Now, what happens when we demand invariance under boosts? Well, the transformation in this case is:
[tex]x_i \rightarrow x_i + kt[/tex]
Where k is some nonzero constant vector.
Applying this to the EOM:
[tex]\dot x + k = f(x_1 + kt - x_2 - kt)[/tex]
[tex]\dot x + k = f(x_1 - x_2)[/tex]
But by invariance, we should still have
[tex]f(x_1 - x_2) = \dot x[/tex]
So then
[tex]\dot x + k = \dot x[/tex]
[tex]k = 0[/tex]

Since we assumed k is some nonzero constant, we have reached a contradiction! But if we assume a second order DE at the beginning we do not reach a contradiction (I feel that this may be closely related to the fact that a second order DE gives us one more "degree of freedom", in having one more constant of integration). What do you think of this? Do you agree? If not, why not? I would be very happy to learn the validity/invalidity of this. It would explain a lot. I've always hoped that there was a way to prove the second order nature of Newton's second law from symmetries, even if these symmetries are true by "fiat". Thanks again!

(Side note: Doesn't it seem intuitive that invariance with respect to spatial translations and constant velocity translations is related in some way to a second order DE? I mean, don't you think that if constant acceleration transformations preserved the motion, that the EOM would have to be third order?)

Order

Hello Funky and thanks for your posts on this subject!

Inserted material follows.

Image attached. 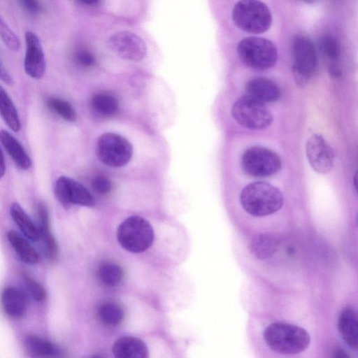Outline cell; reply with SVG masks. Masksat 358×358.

I think the main idea you have seems very interesting. But I am not very accustomed at all to symmetry reasoning. I do not even know very much about properties of differential equations. But the playing of equations seems like good fun, and that is why we all do physics, isn’t it?

Anyway, when you talk about symmetries you seem to be accustomed to symmetry reasoning from other fields of physics, but I am not. So maybe I should read a book about it? Or if you like, you can always send me an email and I can ask you some questions about what from my (lower) point of view seems like logical holes in your reasoning, about why there should be certain symmetries and other stuff. Oh, and again, thanks for an original point of view.

Order

Different observers will not agree about the energy change. It is not even difficult to see why this is so. Choose a frame where the body is accelerating, then the kinetic energy increases. Or choose a frame where the body is decelerating, then the kinetic energy decreases. Obviously the two observers do not agree.